Riley is your average loveable girl who loves her family,
hockey, is honest, and a bit of a goofball. The people that make Riley who she
is are the four little people who live in her mind: Joy who makes Riley the
happy girl she is, Fear who keeps her safe, Disgust who brings just a little
sass to her personality, Anger who doesn’t let her bottle things up, and
Sadness who… well no-one really knows what Sadness does. Together they make
Riley, Riley. But that changes one day when Riley and her family move away from
Minnesota and some of Riley’s core memories get changed. Joy and Sadness end up
stranded in her long-term memory. Without Joy in command Disgust, Fear and
Anger can’t keep Riley the happy person she is and if the two don’t find their
way back to Headquarters, Riley’s whole personality and all her feelings are
threatened with disappearing completely.
Pixar has done it again! Aside from
maybe Cars and possibly Planes (which admittedly I haven’t seen)

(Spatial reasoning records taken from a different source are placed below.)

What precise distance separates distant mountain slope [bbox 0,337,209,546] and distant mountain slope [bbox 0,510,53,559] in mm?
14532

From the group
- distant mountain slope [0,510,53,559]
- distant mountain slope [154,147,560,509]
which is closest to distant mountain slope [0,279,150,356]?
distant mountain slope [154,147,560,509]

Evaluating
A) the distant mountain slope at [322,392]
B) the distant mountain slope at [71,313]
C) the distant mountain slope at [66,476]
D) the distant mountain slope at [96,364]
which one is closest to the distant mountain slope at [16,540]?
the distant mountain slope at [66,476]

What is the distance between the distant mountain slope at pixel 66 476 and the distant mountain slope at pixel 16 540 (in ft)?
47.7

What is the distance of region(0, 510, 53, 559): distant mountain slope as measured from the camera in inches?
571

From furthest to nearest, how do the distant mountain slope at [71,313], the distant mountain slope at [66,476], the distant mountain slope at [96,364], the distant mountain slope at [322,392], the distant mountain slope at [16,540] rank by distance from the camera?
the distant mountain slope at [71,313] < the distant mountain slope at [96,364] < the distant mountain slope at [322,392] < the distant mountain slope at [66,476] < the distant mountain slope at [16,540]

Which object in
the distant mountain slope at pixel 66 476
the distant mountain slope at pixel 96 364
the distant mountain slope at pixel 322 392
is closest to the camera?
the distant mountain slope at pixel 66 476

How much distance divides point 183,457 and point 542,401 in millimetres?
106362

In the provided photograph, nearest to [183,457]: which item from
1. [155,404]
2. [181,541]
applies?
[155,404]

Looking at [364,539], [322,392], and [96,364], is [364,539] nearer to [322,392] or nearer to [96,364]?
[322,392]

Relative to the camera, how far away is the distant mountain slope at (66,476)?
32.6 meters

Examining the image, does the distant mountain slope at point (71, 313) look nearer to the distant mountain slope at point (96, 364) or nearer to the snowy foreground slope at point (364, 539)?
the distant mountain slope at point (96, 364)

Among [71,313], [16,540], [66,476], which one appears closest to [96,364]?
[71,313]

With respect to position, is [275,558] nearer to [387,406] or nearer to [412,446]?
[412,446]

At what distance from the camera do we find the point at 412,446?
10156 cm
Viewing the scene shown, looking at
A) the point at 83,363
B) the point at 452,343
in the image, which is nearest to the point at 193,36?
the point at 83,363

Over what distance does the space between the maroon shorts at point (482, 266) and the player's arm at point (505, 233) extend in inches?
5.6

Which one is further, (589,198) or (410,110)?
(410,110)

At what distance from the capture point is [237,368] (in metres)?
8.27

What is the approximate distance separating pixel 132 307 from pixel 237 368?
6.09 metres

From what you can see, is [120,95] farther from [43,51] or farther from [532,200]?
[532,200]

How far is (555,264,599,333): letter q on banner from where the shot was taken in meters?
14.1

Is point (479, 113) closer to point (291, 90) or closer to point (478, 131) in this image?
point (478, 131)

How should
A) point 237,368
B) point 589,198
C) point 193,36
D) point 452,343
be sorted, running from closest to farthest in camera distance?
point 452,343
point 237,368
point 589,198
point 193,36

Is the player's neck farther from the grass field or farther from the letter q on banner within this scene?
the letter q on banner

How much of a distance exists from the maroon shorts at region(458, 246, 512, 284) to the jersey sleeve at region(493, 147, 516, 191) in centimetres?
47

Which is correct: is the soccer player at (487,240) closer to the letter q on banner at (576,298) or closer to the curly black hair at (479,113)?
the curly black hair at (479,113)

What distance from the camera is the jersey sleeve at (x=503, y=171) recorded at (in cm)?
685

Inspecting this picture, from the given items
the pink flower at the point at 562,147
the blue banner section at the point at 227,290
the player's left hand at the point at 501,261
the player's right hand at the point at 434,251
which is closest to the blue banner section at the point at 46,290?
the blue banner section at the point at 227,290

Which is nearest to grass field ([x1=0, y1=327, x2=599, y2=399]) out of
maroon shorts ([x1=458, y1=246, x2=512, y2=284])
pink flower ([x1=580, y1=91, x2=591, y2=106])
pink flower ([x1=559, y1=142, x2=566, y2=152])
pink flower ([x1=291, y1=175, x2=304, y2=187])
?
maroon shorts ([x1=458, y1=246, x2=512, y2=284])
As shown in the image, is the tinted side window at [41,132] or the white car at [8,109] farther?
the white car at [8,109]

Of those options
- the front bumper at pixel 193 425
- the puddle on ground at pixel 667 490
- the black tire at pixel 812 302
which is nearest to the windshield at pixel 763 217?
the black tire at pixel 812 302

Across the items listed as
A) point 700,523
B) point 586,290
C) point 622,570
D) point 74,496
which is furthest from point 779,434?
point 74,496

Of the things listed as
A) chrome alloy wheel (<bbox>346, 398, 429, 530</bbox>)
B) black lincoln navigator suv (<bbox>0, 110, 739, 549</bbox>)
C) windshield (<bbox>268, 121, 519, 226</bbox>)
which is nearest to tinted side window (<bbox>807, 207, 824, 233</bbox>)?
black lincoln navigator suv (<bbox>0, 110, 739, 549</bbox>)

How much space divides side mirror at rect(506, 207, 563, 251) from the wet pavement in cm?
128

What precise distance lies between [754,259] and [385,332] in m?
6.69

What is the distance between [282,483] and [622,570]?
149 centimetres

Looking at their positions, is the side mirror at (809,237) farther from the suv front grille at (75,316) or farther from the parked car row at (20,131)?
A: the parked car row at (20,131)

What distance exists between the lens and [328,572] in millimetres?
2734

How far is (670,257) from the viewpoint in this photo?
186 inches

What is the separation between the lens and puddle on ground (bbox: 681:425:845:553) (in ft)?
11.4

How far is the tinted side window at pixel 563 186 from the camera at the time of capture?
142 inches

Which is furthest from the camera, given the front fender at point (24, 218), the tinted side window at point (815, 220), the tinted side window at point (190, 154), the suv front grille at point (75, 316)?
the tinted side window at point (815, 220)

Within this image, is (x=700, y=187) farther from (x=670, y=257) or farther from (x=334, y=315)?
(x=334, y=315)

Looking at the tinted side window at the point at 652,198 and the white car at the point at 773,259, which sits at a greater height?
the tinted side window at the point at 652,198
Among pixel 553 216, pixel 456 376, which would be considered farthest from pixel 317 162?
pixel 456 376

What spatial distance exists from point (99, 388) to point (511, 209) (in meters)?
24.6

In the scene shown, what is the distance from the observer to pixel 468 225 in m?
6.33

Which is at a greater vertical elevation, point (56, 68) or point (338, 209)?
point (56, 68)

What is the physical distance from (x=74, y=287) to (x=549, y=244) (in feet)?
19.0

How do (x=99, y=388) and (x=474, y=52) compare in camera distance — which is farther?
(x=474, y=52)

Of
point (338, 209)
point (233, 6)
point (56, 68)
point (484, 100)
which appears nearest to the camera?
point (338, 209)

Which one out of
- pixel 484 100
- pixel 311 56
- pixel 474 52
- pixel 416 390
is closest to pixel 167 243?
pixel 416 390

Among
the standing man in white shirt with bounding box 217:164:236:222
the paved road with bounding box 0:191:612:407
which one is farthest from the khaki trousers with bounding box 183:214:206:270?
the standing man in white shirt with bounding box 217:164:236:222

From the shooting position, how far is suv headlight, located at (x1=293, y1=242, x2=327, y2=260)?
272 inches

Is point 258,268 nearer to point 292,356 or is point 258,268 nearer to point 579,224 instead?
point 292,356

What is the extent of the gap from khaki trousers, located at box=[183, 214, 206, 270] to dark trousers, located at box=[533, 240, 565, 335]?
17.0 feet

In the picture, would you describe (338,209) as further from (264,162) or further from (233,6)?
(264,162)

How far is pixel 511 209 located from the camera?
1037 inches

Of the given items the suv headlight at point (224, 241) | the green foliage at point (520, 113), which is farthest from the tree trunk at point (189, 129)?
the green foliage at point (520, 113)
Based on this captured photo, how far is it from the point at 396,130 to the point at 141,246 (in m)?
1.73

Pixar are yet to produce a bad movie. Inside
Out is no exception. This beautiful animated feature tells are a
wonderfully fresh and original story about friendship, the importance of
balance and the significant message that you need badness in order to really
appreciate the good. We’ve seen the scenarios where toys have feelings, cars
have feelings, monsters have feelings, robots have feelings, bugs have
feelings, sea creatures have feelings, and now we see what would happen if
feelings had feelings.
Firstly, the story is really lovely. Not only is it a
bit of psychology and hormones explained to a young audience in a much less
confusing way, it’s this gorgeous little story of unlikely friendship that
explores the pull of duty as well as the idea that without the pain of sadness,
the best moments of joy cannot be completely appreciated. More than anything
it’s a story about balance and what happens when that balance gets completely
thrown into disarray.
Depicting just how temperamental the human mind can be,
the story is just beautiful and what’s really lovely about it is that it
features these characters that very well could have been made clichéd and
caricatured, but they weren’t. Joy, Sadness, Disgust, Fear, and Anger all are
exactly what their names indicate, but they’re not over-the-top, which I really
liked. There’s a good balance of emotions in each of them rather than them
being made up of one feeling and I really loved this because it made them real
characters and brought more depth and complexity to the story; much more
emotion so to speak. The whole thing is just beautiful.
And of course, Pixar
strikes again with dazzling animation! The world of Riley’s mind is beautiful,
made up of ‘personality islands’ that look like floating themed parks, opaque
shimmering marbles that are her memories line the sky-high golden shelves of
long-term memory, her subconscious is dark and labyrinthine, and then there’s
the five central characters up in headquarters. Joy, Anger, Sadness, Fear, and
Disgust all have this sort of shimmering texture about them, it actually almost
looks like they’re made up of the texture of popping candy and it’s really
pretty because it’s both strange and appealing, it looks normal from a
distance, but then you get up closer and you see that their skin is very
different in texture to human skin. There’s almost this unsolidness to it with
little spores sometimes staying behind when they move quickly. It’s almost like
each is in their own little dust particle cloud, you know how pretty dust
particles look when they’re listing about lazily in the air in the middle of a
sun-ray? That’s what these characters look like and it’s gorgeous!
Featuring
the voice talents of Amy Poehler, Phyllis Smith, Richard kind, Bill Hader,
Lewis Black, Mindy Kaling, Kaitlyn Dias, Diane Lane, Kyle MacLachlan, Paula
Poundstone, Bobby Moynihan, Paula Pell, Dave Goelz, and Frank Oz, Inside Out is another stunning and
gorgeous triumph for Pixar filled with emotions, friendship, journeys, drama,
suspense, comedy, and cleverness. What’s particularly wonderful about this
movie and all Pixar movies in general, is that they really are films for the
entire family. The bright colours and the characters and the settings are what
get the kids in, but for the adults these movies have cleverness and quite a
large mature level of content and jokes. You gotta love Pixar and Inside Out is another absolutely beautiful
film that it can boast having in its repertoire. I adored it!